En las postrimerías de su autocrático mandato, López Obrador requeriría con urgencia a alguien que lo llamara a la sensatez. Pero desgraciadamente, a pesar de tener infinidad de siervos, ninguno de estos se atrevería a hacerle la más mínima observación. Han sido cuidadosamente seleccionados por él mismo anteponiendo características muy claras: obediencia ciega, complicidad a toda prueba, así como mediocridad y abyección totales, entre las más destacadas. Nadie le dirá por consiguiente que está por cometer un garrafal error que no sólo le acarreará costos enormes al país (lo que menos le importa, ciertamente), sino que podrían poner en tela de juicio incluso su popularidad, su “legado histórico” (inmenso, según sus fieles), sin contar el riesgo adicional de que puede dejar un escenario complicado y hasta crítico a su sucesora (que por lo demás también es feliz obedeciéndolo).

¿De qué error se trata?
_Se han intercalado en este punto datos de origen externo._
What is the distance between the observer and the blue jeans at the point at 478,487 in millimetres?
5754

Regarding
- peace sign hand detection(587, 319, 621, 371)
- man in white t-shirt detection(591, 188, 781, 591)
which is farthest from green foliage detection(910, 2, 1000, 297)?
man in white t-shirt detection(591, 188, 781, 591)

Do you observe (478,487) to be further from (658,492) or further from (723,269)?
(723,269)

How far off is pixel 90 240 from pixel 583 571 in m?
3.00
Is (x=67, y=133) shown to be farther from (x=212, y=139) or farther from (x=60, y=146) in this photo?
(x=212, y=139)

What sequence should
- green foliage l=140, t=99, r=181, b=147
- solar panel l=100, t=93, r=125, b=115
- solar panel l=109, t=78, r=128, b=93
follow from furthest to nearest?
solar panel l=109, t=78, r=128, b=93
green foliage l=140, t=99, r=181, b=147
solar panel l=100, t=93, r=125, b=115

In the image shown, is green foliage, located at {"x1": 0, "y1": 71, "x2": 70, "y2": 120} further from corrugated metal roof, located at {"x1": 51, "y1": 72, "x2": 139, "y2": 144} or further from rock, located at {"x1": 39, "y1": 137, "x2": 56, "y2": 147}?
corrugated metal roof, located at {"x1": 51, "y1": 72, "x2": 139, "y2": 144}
Ensoberbecido por la aplastante victoria en la elección  del pasado 2 de junio –que, admitámoslo, es sólo suya– el Presidente ha decidido cerrar su mandato con una peligrosa obra de demolición institucional: trastocar hasta sus cimientos al Poder Judicial para seleccionar por voto popular a sus autoridades; cancelar la autonomía de diversos organismos de transparencia y regulación;  poner fin a la representación plurinominal en el Congreso; y formalizar la pertenencia de la Guardia Nacional a la Secretaría de la Defensa, entre otras reformas.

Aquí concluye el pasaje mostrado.